PROBLEM:
Edit the rows below by replacing "Road" with "Street" and keeping all other text unchanged. Give only the text, without the pictures.

INFORMATION:
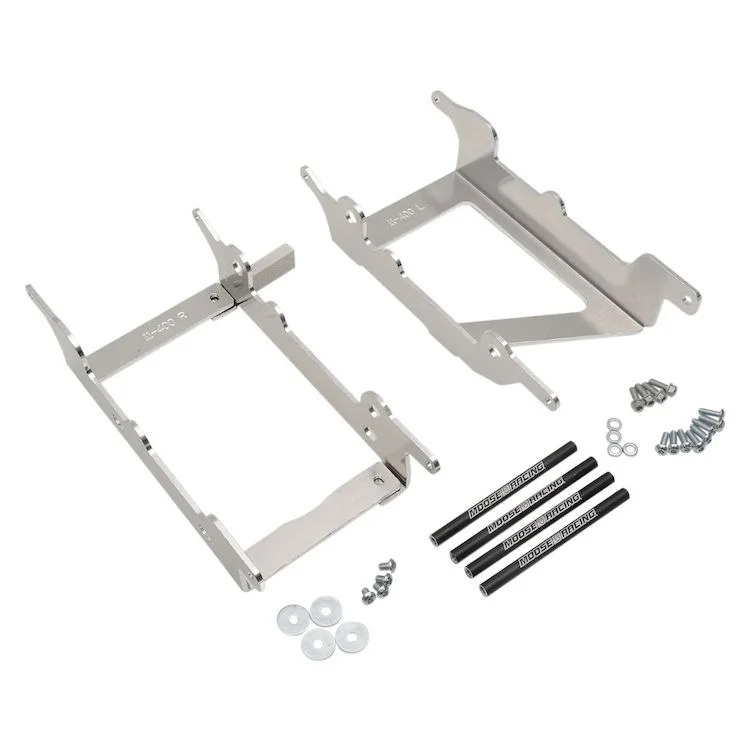 2026_04_20_282161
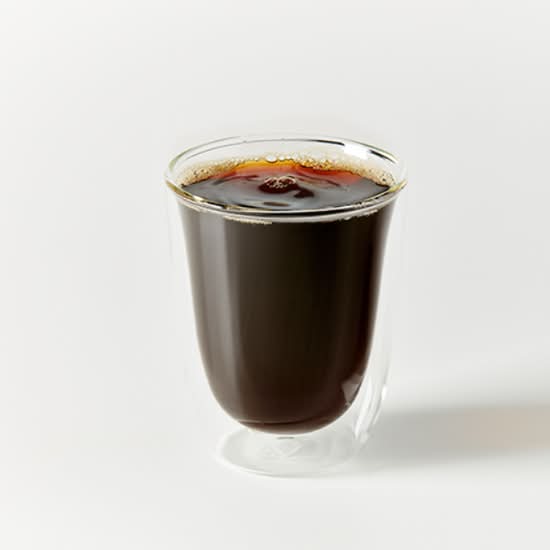 Dark Roast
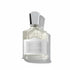 Creed Royal Water Parfum Flakon vor weißem Hintergrund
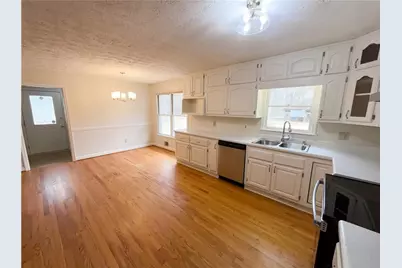 330 Godsey Road, Jackson, GA 30233 - Photo 25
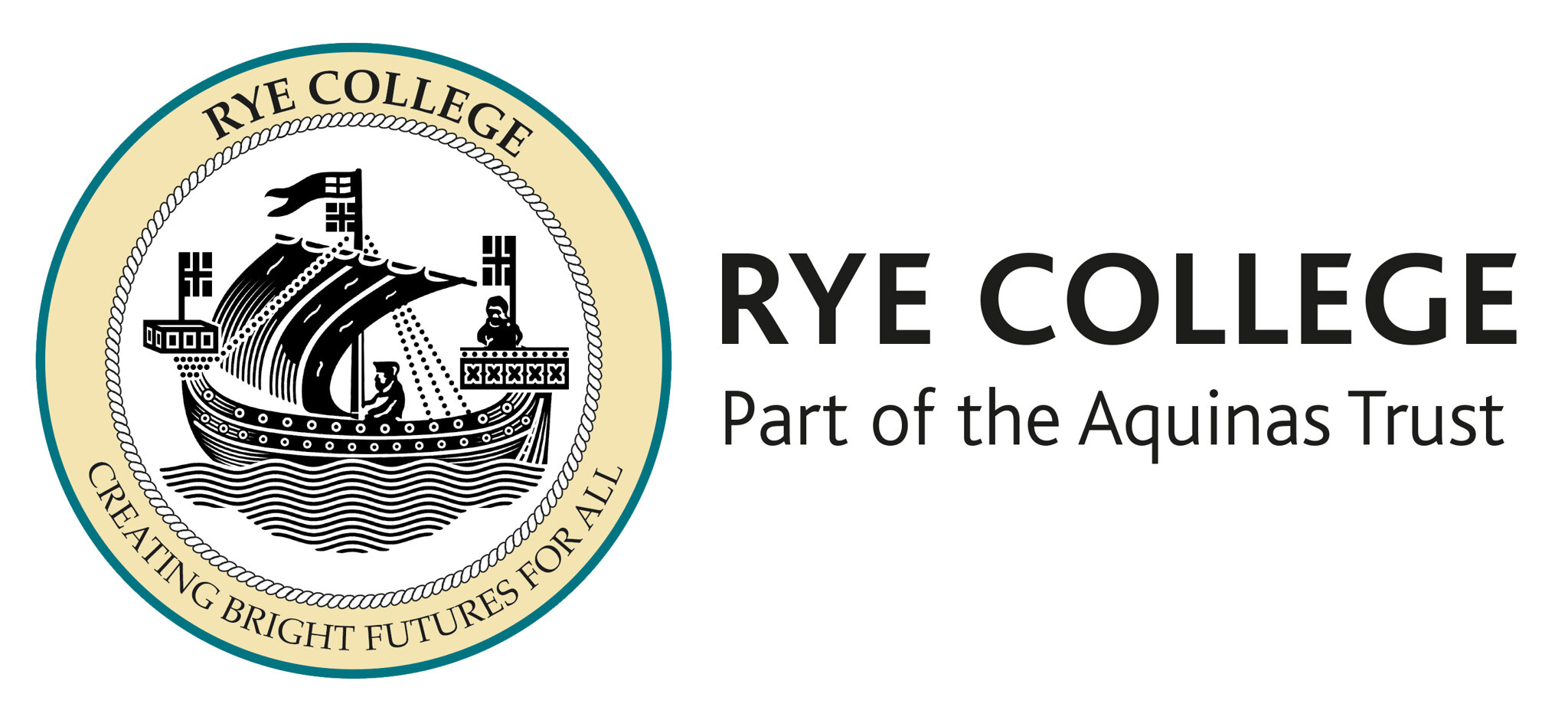 Rye College | Aquinas Trust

ANSWER TO THIS EXERCISE:
 2026_04_20_282161
 Dark Roast
 Creed Royal Water Parfum Flakon vor weißem Hintergrund
 330 Godsey Street, Jackson, GA 30233 - Photo 25
 Rye College | Aquinas Trust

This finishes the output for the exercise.